Deine Aufgabe:
Welchen Titel trägt laut dem Textausschnitt das erste Album, das Brittany Howard unter eigenem Namen herausbringt?

Brittany Howard ist Sängerin und Gitarristin der Alabama Shakes. Nur zwei Alben hat die Band veröffentlicht, aber sie hat schon vier Grammys gewonnen und auch im Weißen Haus vor Barack Obama gespielt.
Jetzt bringt Brittany Howard mit "Jaime" ihr erstes Album unter eigenem Namen heraus. Für ihr erstes Soloalbum habe sie genau die Musik aufnehmen wollen, die sie in ihrem Kopf hörte, sagt Brittany Howard.
Und die klingt anders als der Soul-Rock, den sie bisher mit den Alabama Shakes präsentiert hat: kühner, fantasievoller, mehrdimensionaler.

Vorliegendes Material:

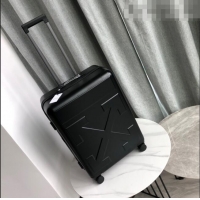 Inexpensive Off-White Quote For Travel Luggage 20 inches OF2501 Black 2021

Antwortbereich:
„Jaime“